My worked out answers:

a)Q_ion=0.00295*0.01²=2.95e-7 which is less than the given K_sp 2.00e-6, hence solid won't form.

b)Q_ion=0.00145*(0.03)³=3.915e-8 which is greater than the given K_sp 2.07e-10, hence, solid will form.

c)Q_ion=0.0031*0.015= 465e-5 which is greater than the given K_sp 2.13e-6, hence solid will form.

What is your opinion about these answers? Are these answer correct? In my opinion, all  these three answers are correct.

Title: Re: Prediction of precipitation
Post by: mjc123 on June 10, 2021, 04:35:08 PM

Where do you get the value 0.03 in b? Or 0.01 in a?

Title: Re: Prediction of precipitation
Post by: Win,odd Dhamnekar on June 11, 2021, 02:12:23 AM

In b) , Initial concentration of salt MX₃ is 0.02M.After mixing equal volumes of metal(M) and anion(X), it will be 0.01. Then it will be multiplied by X's subscript in MX₃=0.03.
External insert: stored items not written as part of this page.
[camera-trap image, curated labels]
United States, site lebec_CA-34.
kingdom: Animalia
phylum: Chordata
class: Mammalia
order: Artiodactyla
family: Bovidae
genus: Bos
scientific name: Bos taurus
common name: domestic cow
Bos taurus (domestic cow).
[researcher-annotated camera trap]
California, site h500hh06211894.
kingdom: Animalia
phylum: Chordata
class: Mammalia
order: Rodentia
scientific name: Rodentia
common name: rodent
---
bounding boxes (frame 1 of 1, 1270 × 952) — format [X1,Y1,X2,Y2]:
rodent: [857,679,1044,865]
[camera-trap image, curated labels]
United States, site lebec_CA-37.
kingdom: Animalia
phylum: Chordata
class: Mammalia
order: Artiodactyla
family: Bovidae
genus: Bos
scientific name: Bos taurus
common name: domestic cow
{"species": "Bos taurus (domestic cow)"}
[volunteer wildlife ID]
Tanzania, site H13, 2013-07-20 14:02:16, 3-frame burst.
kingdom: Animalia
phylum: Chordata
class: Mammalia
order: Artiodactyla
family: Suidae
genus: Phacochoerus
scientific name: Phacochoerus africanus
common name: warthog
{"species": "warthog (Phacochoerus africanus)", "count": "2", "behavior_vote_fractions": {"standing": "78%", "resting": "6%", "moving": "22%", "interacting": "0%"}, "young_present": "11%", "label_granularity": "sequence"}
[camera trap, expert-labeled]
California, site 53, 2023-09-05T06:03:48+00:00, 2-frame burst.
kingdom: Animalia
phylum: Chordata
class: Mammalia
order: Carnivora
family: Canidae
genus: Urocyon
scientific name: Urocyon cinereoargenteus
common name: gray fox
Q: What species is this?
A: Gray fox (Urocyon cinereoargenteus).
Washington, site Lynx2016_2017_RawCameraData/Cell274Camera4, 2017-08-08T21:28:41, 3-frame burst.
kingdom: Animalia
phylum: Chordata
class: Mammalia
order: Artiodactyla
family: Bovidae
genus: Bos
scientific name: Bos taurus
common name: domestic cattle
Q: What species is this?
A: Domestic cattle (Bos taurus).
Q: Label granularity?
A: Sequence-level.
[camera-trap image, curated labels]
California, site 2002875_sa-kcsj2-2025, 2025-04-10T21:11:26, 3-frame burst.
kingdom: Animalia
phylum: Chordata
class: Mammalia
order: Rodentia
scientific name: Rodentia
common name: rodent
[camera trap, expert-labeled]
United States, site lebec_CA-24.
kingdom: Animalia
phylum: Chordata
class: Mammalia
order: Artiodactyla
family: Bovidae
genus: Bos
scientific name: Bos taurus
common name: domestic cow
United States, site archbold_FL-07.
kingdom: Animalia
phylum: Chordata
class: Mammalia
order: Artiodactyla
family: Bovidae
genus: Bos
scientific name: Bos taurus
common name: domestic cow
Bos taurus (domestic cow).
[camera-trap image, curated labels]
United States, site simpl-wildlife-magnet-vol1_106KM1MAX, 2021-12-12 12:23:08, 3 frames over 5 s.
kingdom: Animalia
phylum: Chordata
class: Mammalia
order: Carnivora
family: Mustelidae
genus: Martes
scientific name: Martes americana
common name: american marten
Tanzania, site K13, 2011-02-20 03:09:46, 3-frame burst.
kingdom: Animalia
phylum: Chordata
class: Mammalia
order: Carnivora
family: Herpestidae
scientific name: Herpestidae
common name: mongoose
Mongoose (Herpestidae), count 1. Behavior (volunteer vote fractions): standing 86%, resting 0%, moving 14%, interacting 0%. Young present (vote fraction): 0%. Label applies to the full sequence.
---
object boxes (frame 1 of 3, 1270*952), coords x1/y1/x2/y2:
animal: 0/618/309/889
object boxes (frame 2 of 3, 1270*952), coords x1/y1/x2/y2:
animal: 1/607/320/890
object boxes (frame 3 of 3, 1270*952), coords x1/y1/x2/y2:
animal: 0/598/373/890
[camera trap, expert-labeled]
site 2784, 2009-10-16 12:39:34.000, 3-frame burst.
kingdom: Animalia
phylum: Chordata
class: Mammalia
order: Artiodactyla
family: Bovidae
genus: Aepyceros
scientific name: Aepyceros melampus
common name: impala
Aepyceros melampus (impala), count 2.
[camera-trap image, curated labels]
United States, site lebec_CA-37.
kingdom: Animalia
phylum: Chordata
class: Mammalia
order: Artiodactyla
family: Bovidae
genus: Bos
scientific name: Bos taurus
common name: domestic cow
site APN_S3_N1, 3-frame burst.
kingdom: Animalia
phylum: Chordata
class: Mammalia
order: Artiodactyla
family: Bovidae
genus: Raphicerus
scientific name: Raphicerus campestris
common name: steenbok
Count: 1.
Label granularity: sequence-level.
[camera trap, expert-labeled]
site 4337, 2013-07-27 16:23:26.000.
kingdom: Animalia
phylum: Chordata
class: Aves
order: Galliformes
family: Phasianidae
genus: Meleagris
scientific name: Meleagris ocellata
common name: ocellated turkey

Similar is the case for (a).

Title: Re: Prediction of precipitation
Post by: mjc123 on June 12, 2021, 01:51:19 PM

You don't have MX₃, you have M(NO₃)₃ and NaX. After mixing, you have 0.00145 M M³⁺ and 0.01 M X^-.

You mustn't assume there are stiochiometric  amounts of M and X!